Mandatory Monitoring Requirements
You must have continuous monitoring with a dedicated provider who performs no other tasks during sedation:
- Pulse oximetry (continuous) 1, 3, 2
- Blood pressure (every 2-5 minutes minimum) 4, 1, 3
- Heart rate (continuous) 4, 1, 3
- Capnography (continuous—essential for early detection of hypoventilation before desaturation occurs) 1
- Supplemental oxygen (mandatory in all cases) 1, 3, 2
- Maintain vascular access throughout and until cardiorespiratory depression risk has resolved 1
Immediate Availability Requirements
Have at bedside before starting:
- Naloxone for remifentanil reversal 1
- Bag-valve-mask and airway management equipment 1
- Suction 1
- Approximately 5-10% of patients will experience transient oxygen desaturation <90% requiring jaw thrust or brief bag-mask ventilation 2
Dose Reduction Strategies
Target moderate rather than deep sedation to improve the safety profile—this is critical in the cardiac catheterization laboratory where you need patient cooperation for breath-holding during imaging. 1
When combining propofol with remifentanil:
- Reduce propofol doses by 50-75% from what you would use for propofol monotherapy due to synergistic effects 1
- The combination allows cumulative propofol doses of only 35-100 mg for most procedures versus 200-300 mg when used alone 4, 3
Common Pitfalls to Avoid
Administering propofol loading doses in hemodynamically unstable patients—use smaller incremental doses (5-10 mg) in patients with reduced ejection fraction or ongoing ischemia 3
Not waiting between doses—propofol's peak effect occurs at 90-120 seconds; dosing faster leads to stacking and oversedation 1
Using remifentanil boluses—always use infusion only to avoid severe respiratory depression 1
Inadequate analgesia—remember propofol has zero analgesic effect; if the patient is moving or hypertensive despite appearing sedated, increase remifentanil, not propofol 1, 3, 2
Failing to recognize propofol infusion syndrome risk—though rare in short procedures, avoid rates >70 µg/kg/min if the case extends beyond expected duration 3
Evidence Quality Note
The dosing recommendations come from the American Society of Anesthesiologists guidelines synthesized in Praxis Medical Insights 1, which represents the highest quality and most recent (2026) evidence available.
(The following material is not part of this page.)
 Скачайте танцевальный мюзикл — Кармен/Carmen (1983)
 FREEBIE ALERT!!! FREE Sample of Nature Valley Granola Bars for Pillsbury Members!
The gastroenterology literature 4 provides supportive data on combination sedation but uses different drug combinations (fentanyl/midazolam) that are less applicable to coronary angiography. The cardiac anesthesia research 5, 6, 7 confirms hemodynamic effects but used higher induction doses (2 mg/kg bolus) than currently recommended for procedural sedation.